Raw records:
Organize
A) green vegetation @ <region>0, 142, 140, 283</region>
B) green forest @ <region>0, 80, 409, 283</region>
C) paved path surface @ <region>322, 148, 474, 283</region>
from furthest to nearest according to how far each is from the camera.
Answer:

--

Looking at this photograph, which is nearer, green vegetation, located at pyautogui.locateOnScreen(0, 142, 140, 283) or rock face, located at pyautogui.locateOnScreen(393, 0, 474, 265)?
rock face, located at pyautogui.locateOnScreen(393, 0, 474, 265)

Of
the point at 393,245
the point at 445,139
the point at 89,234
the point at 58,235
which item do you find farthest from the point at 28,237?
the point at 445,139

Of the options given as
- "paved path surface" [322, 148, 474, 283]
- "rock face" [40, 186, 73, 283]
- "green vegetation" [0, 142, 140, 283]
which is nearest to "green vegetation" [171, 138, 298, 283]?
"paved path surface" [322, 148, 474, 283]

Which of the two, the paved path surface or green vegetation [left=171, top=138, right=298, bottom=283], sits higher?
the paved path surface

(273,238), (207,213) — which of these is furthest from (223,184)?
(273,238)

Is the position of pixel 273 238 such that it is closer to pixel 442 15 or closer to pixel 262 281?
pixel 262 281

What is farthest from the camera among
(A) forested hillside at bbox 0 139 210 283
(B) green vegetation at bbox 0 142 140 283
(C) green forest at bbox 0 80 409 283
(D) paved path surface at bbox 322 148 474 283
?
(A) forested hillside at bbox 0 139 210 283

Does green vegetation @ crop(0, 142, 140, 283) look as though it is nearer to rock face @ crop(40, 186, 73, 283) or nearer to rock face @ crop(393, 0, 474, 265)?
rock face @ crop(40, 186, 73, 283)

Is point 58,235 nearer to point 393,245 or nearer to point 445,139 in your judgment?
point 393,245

## Work required
Show each line of the material above that contains the string "crop", reproducing every such line in full.

## Task result
Does green vegetation @ crop(0, 142, 140, 283) look as though it is nearer to rock face @ crop(40, 186, 73, 283) or nearer to rock face @ crop(393, 0, 474, 265)?
rock face @ crop(40, 186, 73, 283)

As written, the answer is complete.